She spent the morning in unpacking the stores, which had arrived late overnight from the ferry, and in putting a hundred small touches to her bedroom and sitting-room, to make them more habitable. By noon she had finished the unpacking, and dismissed the two grooms to make their way back to Boston and report that all was well with her. It rained until three in the afternoon; and then, the weather clearing, she saddled Madcap with her own hands and rode to the edge of the forest. Little light remained when she reached its outskirts, and she peered curiously between the dim boles for a few minutes before turning for her homeward ride. She had brought a beautiful scheme in her head, and the forest was concerned in it; but for the moment, in this twilight, the forest daunted her. She had—for she differed from most maidens—left her lover to arrange all the business of the marriage ceremony, stipulating only that it must be private. But she had at the same time bound him by a lover’s oath that all details of the honeymoon must be left to her; that he should neither know where and how it was to be spent, nor seek to enquire. She would meet him at the church porch in the village below—in what garb, even, she would not promise; and after the ceremony he must be ready to ride away with her—she would not promise whither.

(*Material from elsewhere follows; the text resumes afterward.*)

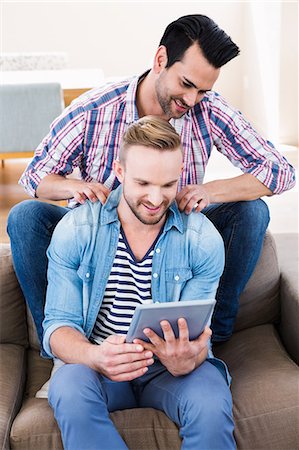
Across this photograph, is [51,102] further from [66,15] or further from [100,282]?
[66,15]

Her project had been to build a camp far in the woods; and to this end she had made her many purchases in Port Nassau. They included, besides an array of provisions and cooking-pots, a hunter’s tent such as the backwoodsmen used in their expeditions after beaver and moose. It weighed many pounds, and a part of her problem was how to convey it to any depth of the forest unaided.
The easterly gale blew itself out. The next morning broke with rifts of blue, and steadied itself, after two hours, to clear sunshine. She awoke in blithe spirits, and after breakfast went off without waste of time to saddle Madcap. By the stable door she found Mr. Strongtharm seated and polishing his gun, and paused to catechise him on the forest tracks, particularly on those leading up through Soldier’s Gap—by which name he called the gorge at the head of the plain.

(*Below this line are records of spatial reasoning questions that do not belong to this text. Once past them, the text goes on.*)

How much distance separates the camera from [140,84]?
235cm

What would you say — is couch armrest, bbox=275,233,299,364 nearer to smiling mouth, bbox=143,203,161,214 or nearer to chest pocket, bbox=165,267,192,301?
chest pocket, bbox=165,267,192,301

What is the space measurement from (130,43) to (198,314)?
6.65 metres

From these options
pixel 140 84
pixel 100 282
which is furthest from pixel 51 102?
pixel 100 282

“The best track beyond, you’ll find, lies pretty close ’longside the river,” he said. “But ’tis no road for the mare. I doubt if a mule could manage it after the third mile. The river, you see, comes through in a monstrous hurry—by the look of it here you’d never guess. No, indeed, ‘tisn’t a river at all, properly speakin’, but a whole heap o’ streams tumblin’ down this-a-way, that-a-way, out o’ the side valleys; and what you may call the main river don’t run in one body, but breaks itself up considerable over waterfalls. Rock for the most part, an’ pretty steep, with splashy ground below the falls. I han’t been right up the Gap these dozen years; an’ a man’s job it is at the best—a two days’ journey. The las’ time I slept the night, goin’ an’ comin’, in Peter Vanders’ lodge.”